Late one night, in the second half of the month, the crime doctor, seated like a waxwork in a chair that never creaked, had just made sure that his man was asleep at last. He decided to steal out and write some letters, and take them to the post himself before locking up; and was getting by inches to his catlike feet, when some sense held him bent like a bow. It could hardly have been his hearing, in his own sound-proof sanctuary between double windows and triple doors.

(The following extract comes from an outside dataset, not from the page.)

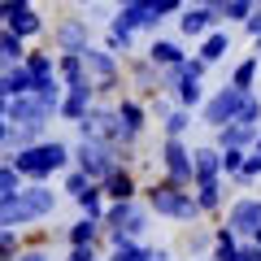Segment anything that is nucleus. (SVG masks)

Yet suddenly he was all on edge, listening with nerves laid bare by forced vigils in that slumberous room, brown as an Arab in its weird lighting; the silver patch in his hair changed from a florin to a new penny, the whites of his eyes like broad gold rings; their one flaw augmented by an infinite fatigue, their one care the human wreckage on the bed—shattered utterly by him, to be by him built up afresh, but not in the midst of excursions and alarms. And here was the inmost door opening, so softly, so slowly, at deadliest dead of night!

It was a woman who entered like a ghost, and he knew her step, though he could not hear it even now. And though her cloak and head-dress were those of a trained nurse, he knew, rather than saw, that the wearer was Lady Vera Moyle.

"Hush!" she was the first to whisper, and very softly closed the last door, through which he would have hurried her out again. Already her soundless movements, her air of vast precaution, puzzled him even more than her presence or her dress; but he still had anxieties on this side of the door.

"Just asleep," he whispered, pointing to the bed. "Bad time I've given him, poor brute, but a better one coming, I do believe. Did you come to see how he was doing?" Even in the stained light she looked so beaming now, so frankly triumphant, he made sure that was it. "I'd have written, but thought you were away. Who let you in?"